Traditionally, the workflow of research scientist has typically consisted of the following steps: (1) researching literature, (2) formulating hypothesis, (3) performing measurements, (4) evaluating data, and (5) publishing the results. If the fifth step is repeatedly unsuccessful, scientists in today’s research environment cannot pursue a successful career. In part due to this pressure to successfully publish, there are regular occurrences of scientists only reporting positive experimental outcomes, or pruning their data – i.e., attempting to manipulate steps 3 and 4 of the research cycle – in order to publish more successfully [5, 6]. In contrast to traditional science, which has typically been performed behind closed doors, today’s open-science movement has encouraged and facilitated the publishing of measurements (Goal A of open science). In particular, Goal A has introduced new challenges for digital libraries.
Performing research according to open science principles  provides at least two significant advantages. First, retrospective data pruning or manipulation can become detectable, and second, other researchers may be able to obtain additional results and reuse datasets for new purposes without the time-consuming measurement step. Another component of the open-science movement is a blurring of the barrier between scientists and citizens by enabling an inclusion of any interested community in so-called ‘citizen science projects’ (Goal B of open science).
Currently, there is no agreement among scientists on any standardized procedures for reviewing openly available datasets in a way that could be analogous to today’s literature-assessment process. Methods for researching and reviewing scientific literature by combining content-based assessments and bibliometric measures are well established for traditional publications. While bibliometric measures could also be applied to datasets when these are citable, a content-based assessment based on the raw data hardly seems possible. In contrast to the authenticity of physical analytes which can be assayed using forensic methods, digital datasets are of a fundamentally different nature and their quality and integrity cannot be assessed by other researchers post creation.

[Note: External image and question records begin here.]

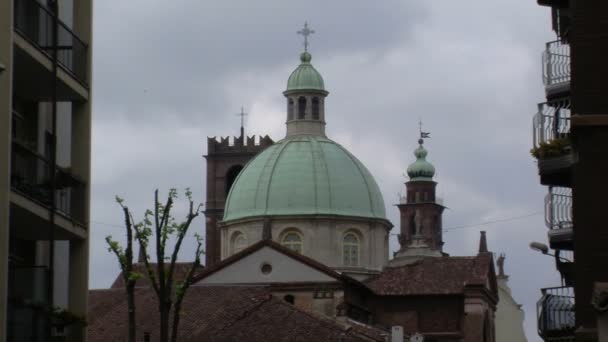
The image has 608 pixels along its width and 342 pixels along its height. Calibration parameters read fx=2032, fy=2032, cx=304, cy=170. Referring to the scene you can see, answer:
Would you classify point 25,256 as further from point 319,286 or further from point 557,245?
point 319,286

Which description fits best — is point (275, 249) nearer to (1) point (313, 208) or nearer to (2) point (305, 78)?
(1) point (313, 208)

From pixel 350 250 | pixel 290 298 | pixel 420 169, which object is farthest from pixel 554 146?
pixel 420 169

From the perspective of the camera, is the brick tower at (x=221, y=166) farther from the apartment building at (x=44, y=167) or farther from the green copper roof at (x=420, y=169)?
the apartment building at (x=44, y=167)

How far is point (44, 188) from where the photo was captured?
A: 3191 cm

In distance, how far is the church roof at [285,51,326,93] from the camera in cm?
11419

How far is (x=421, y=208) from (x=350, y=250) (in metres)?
64.2

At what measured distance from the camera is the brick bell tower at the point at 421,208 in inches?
6575

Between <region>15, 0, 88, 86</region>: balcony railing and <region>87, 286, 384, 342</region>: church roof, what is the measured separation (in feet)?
132

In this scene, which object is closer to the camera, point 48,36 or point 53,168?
point 53,168

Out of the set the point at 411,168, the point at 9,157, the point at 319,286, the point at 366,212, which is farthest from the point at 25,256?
the point at 411,168

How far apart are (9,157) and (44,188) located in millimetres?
1780

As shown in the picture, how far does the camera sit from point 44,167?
32.5m

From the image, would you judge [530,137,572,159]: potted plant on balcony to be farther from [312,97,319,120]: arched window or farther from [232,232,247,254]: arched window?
[312,97,319,120]: arched window

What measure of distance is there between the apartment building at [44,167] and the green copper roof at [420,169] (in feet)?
432
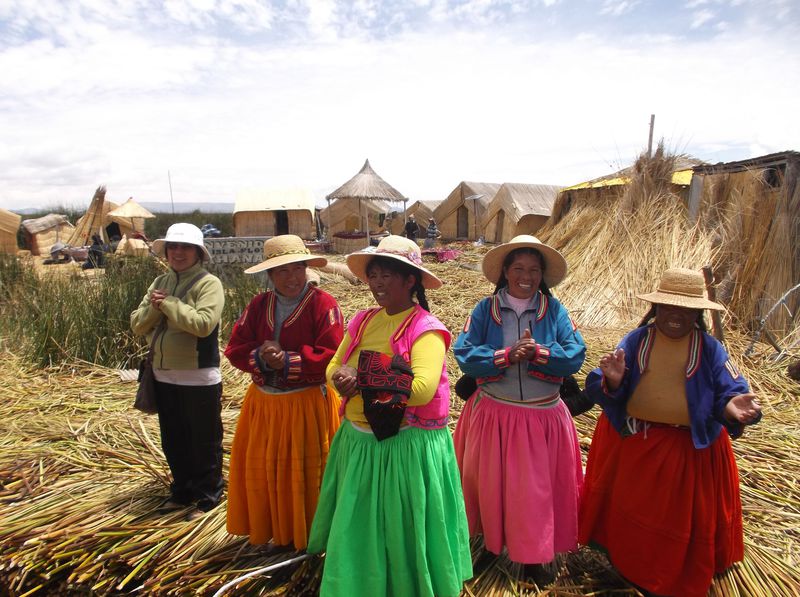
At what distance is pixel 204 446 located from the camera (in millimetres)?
2742

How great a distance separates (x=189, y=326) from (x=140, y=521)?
3.62ft

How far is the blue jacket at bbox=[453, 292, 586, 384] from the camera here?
2.19 m

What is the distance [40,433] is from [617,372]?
13.3 feet

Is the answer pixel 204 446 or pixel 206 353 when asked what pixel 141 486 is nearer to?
pixel 204 446

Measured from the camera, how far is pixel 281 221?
19688 millimetres

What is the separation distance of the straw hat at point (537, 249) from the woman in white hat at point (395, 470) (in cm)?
61

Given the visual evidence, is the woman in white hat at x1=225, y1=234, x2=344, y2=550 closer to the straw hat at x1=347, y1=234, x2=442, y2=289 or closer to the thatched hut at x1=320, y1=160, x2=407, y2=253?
the straw hat at x1=347, y1=234, x2=442, y2=289

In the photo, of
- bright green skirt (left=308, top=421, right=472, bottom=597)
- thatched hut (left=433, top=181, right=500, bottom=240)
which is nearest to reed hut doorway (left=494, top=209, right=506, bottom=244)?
thatched hut (left=433, top=181, right=500, bottom=240)

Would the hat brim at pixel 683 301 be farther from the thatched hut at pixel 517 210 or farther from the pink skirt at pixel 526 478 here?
the thatched hut at pixel 517 210

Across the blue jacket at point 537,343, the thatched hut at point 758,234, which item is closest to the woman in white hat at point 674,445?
the blue jacket at point 537,343

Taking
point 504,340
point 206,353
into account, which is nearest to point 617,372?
point 504,340

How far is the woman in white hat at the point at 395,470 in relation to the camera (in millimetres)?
1792

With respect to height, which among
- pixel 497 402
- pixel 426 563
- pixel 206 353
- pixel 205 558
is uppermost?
pixel 206 353

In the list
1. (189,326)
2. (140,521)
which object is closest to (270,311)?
(189,326)
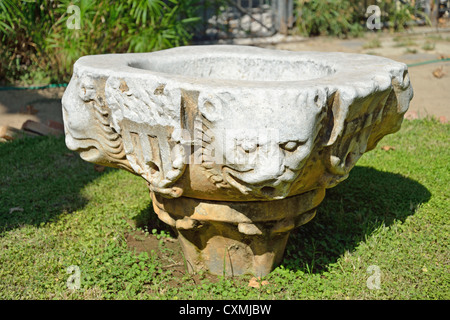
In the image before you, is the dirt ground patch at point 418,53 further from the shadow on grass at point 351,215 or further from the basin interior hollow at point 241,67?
the basin interior hollow at point 241,67

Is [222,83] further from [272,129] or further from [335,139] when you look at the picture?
[335,139]

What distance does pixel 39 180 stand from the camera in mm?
3588

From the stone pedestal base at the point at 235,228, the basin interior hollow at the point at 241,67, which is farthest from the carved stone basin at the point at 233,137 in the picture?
the basin interior hollow at the point at 241,67

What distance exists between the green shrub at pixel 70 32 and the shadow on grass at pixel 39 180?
4.28ft

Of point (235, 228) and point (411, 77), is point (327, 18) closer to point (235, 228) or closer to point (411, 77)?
point (411, 77)

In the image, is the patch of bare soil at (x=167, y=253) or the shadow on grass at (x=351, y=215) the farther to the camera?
the shadow on grass at (x=351, y=215)

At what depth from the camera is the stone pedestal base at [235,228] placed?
2.18 metres

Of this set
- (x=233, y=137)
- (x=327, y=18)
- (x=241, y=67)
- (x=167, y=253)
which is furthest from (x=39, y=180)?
(x=327, y=18)

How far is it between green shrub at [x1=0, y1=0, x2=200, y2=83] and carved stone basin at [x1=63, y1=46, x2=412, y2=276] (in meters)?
2.75

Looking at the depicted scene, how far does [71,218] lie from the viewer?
304cm

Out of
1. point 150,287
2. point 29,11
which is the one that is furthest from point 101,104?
point 29,11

In contrast, digital measurements of real-world phenomena are a snapshot of a state at a particular time, which is as accurate as the capturing technology at that given moment. After the information is digitized, there is no way to capture additional information that could be used by future technology to evaluate the authenticity of the data. Therefore, scientists could benefit from a method to ensure the trustworthiness of sensor data immediately as it is generated by a measurement device (challenge I).
Regarding challenge I, the law of large numbers suggests that if the same experiments are repeated over and again, the average results will be close to the expected outcome. Thus, by distributing the measurements in a citizen science fashion (goal B) to different parties’ errors due to measurement equipment malfunction, and even fraudulent intentions (as long as they do not collude) will average out. Systematic data manipulation becomes more difficult, since multiple independent players would need to be corrupt.

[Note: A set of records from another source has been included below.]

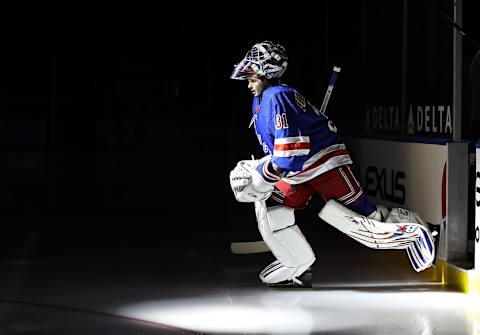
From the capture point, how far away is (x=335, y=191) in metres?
6.90

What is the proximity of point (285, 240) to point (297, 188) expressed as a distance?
343mm

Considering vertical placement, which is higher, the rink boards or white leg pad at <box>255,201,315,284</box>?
the rink boards

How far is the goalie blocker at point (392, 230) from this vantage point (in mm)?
6746

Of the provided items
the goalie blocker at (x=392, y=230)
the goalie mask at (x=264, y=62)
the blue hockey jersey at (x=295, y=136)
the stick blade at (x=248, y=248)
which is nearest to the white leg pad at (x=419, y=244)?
the goalie blocker at (x=392, y=230)

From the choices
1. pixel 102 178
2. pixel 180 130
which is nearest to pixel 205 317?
pixel 102 178

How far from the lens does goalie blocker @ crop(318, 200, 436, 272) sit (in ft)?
22.1

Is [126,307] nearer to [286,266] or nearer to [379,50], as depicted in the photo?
[286,266]

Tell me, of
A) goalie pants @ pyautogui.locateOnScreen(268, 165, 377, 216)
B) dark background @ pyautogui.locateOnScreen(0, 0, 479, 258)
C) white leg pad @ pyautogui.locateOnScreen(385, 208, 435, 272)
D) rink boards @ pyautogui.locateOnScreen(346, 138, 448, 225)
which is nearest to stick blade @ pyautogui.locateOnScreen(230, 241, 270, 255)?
goalie pants @ pyautogui.locateOnScreen(268, 165, 377, 216)

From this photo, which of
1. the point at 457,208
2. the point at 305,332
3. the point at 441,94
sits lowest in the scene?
the point at 305,332

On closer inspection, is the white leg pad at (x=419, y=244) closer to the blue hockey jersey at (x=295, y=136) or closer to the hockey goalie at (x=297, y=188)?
the hockey goalie at (x=297, y=188)

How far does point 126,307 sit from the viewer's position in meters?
6.31

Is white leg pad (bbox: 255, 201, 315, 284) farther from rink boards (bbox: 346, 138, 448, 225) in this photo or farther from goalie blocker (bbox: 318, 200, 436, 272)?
rink boards (bbox: 346, 138, 448, 225)

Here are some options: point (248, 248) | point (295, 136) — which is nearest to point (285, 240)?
point (248, 248)

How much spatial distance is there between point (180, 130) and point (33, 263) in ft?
44.1
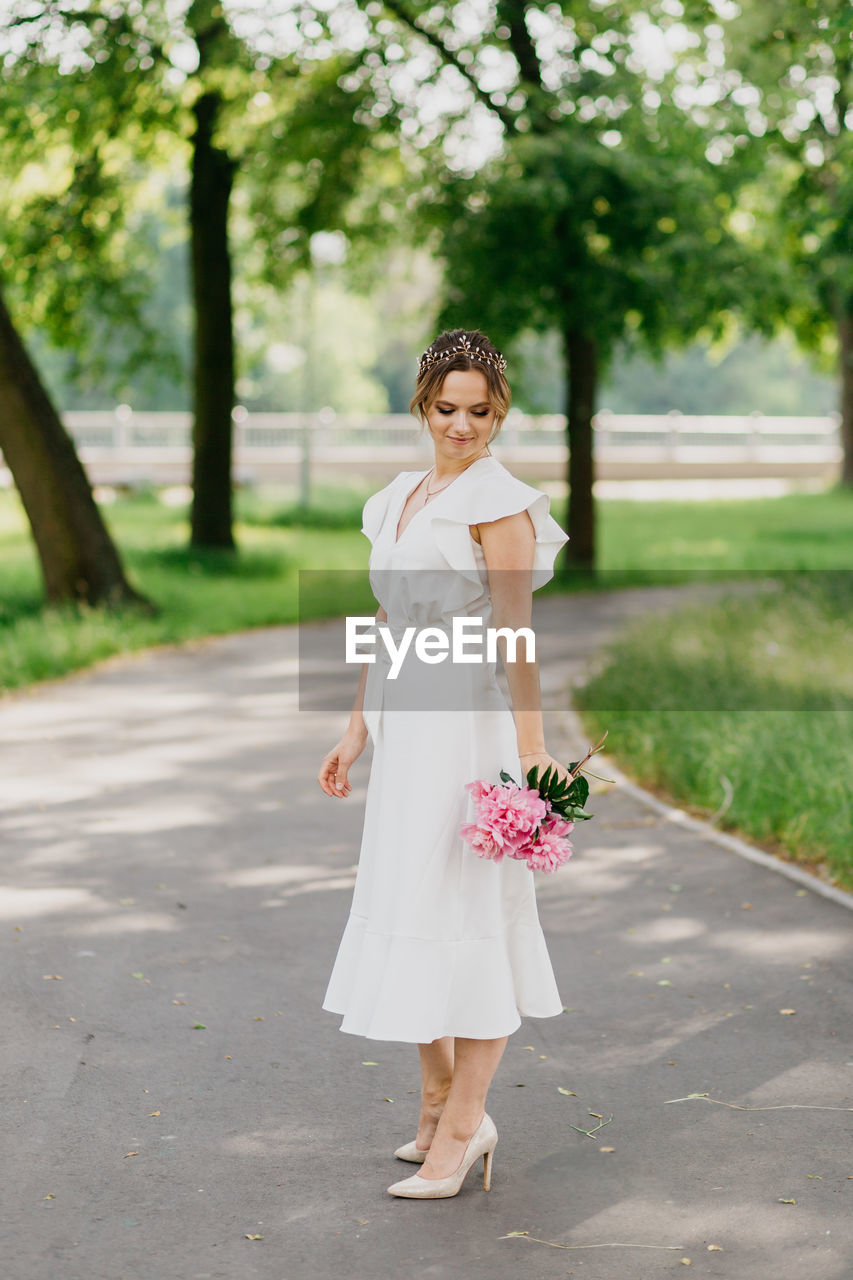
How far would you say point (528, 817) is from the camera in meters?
3.74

The trustworthiness of data measurements concerns the following aspects: (1) well-defined error estimates, (2) accurate meta-data, (3) high redundancy, (4) adequate sampling rate, (5) confirmation of all currently known physical laws. At the same time, researchers would benefit from a method to guarantee the immutability and durability of time-series research data (challenge II). We suggest that challenge II could be addresses by a technical solution that enables data to be protected against subsequent manipulation through cryptographic hashing and blockchain technology (BT), including decentralized trusted timestamping using blockchain . The tamper-proof nature of BT could be used to, for the first time, ensure the permanent immutability of time-series data in the digital era.
In this paper, we make the following contributions: We enumerate the challenges to ensure the trustworthiness of time series of measurement-data (challenge I). Moreover, we present a simple and inexpensive open hardware solution that can be used by citizens to measure physical properties, such as temperature, electric current, and vibration, and an open source software that guarantees the immutability of the measured values using Bitcoin’s blockchain (challenge II).

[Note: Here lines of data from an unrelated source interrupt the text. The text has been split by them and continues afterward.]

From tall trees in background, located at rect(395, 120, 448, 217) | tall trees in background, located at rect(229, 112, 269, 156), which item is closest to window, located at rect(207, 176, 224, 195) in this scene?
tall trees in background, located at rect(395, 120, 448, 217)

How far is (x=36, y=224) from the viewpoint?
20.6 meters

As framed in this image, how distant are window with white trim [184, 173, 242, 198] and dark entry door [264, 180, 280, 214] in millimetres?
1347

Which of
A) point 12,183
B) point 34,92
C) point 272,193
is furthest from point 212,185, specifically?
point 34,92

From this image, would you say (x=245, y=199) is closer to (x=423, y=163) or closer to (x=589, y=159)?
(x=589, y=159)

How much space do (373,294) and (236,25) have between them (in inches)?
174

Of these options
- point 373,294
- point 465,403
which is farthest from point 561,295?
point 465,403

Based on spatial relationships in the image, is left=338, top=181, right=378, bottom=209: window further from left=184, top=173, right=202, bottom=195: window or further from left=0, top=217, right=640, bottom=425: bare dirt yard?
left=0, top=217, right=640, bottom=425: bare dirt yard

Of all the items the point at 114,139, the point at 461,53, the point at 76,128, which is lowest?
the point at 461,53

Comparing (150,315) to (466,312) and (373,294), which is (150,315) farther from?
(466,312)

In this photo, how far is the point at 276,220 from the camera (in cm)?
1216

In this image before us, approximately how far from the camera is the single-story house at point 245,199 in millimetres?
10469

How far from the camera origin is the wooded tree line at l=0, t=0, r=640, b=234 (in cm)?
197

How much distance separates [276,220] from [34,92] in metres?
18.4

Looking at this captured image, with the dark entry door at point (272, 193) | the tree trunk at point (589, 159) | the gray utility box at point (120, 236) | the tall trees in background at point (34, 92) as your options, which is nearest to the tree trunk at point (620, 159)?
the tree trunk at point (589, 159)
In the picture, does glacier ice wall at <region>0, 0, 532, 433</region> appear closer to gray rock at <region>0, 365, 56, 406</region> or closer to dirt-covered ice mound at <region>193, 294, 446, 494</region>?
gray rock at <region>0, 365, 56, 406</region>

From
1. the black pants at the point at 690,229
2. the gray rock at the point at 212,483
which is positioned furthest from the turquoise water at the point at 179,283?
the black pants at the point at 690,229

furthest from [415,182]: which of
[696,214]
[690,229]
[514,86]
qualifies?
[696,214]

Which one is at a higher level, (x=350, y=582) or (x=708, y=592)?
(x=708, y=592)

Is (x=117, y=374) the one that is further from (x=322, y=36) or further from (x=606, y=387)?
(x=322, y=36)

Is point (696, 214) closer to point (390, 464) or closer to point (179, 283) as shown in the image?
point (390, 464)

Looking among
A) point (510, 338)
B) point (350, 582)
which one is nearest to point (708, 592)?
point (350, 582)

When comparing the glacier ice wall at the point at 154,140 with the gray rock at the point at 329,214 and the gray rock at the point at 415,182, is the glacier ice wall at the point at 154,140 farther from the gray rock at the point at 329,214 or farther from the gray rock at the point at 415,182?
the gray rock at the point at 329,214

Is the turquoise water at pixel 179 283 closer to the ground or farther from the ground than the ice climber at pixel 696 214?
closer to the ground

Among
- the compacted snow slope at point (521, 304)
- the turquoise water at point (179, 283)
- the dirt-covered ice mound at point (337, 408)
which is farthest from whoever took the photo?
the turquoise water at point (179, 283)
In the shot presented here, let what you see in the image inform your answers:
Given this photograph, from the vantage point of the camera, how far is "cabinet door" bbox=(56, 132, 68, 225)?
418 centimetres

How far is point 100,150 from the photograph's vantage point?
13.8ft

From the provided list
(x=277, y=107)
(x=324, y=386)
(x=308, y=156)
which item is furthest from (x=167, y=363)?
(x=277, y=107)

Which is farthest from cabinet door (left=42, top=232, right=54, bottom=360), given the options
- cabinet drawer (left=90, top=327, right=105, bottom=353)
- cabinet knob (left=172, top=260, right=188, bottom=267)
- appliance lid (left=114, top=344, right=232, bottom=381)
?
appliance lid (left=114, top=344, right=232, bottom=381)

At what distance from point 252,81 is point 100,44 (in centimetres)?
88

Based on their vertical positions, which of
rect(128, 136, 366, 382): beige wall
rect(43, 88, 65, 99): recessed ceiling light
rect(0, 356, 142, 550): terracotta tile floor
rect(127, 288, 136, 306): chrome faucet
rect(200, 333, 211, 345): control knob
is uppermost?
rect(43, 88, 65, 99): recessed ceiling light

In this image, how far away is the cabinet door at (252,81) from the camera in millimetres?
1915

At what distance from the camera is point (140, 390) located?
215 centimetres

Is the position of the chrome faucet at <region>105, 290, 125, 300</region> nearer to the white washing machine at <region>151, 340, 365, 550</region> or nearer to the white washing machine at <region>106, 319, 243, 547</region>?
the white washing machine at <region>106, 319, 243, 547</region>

The remaining paper is structed as follows. In Section 2, we review related work. In Section 3, we describe our experimental setup, before enumerating challenges and discussing future steps in Section 4.
2 Combining citizen science and blockchain technology
The BT underlying cryptocurrencies, such as Bitcoin , offers a bulk of characteristics, for example, decentralization, immutability, and decentralized trusted timestamping [14, 17], which make it unique and have enabled both research and industry to develop new solutions for a variety of use cases .
BT has found rapid adoption to support not only financial and industry application, but also academia . Several use cases have been proposed to support scientists and academics, such as managing academic reputation , protecting the intellectual property of academic manuscripts submitted for peer review , or tracking the individual contributions in collaborative research projects . In this paper, we propose using blockchain technology as a foundation to create a secure and reliable method to perform citizen science projects. To achieve this aim, we also propose to integrate the previously proposed concept of decentralized trusted timestamping .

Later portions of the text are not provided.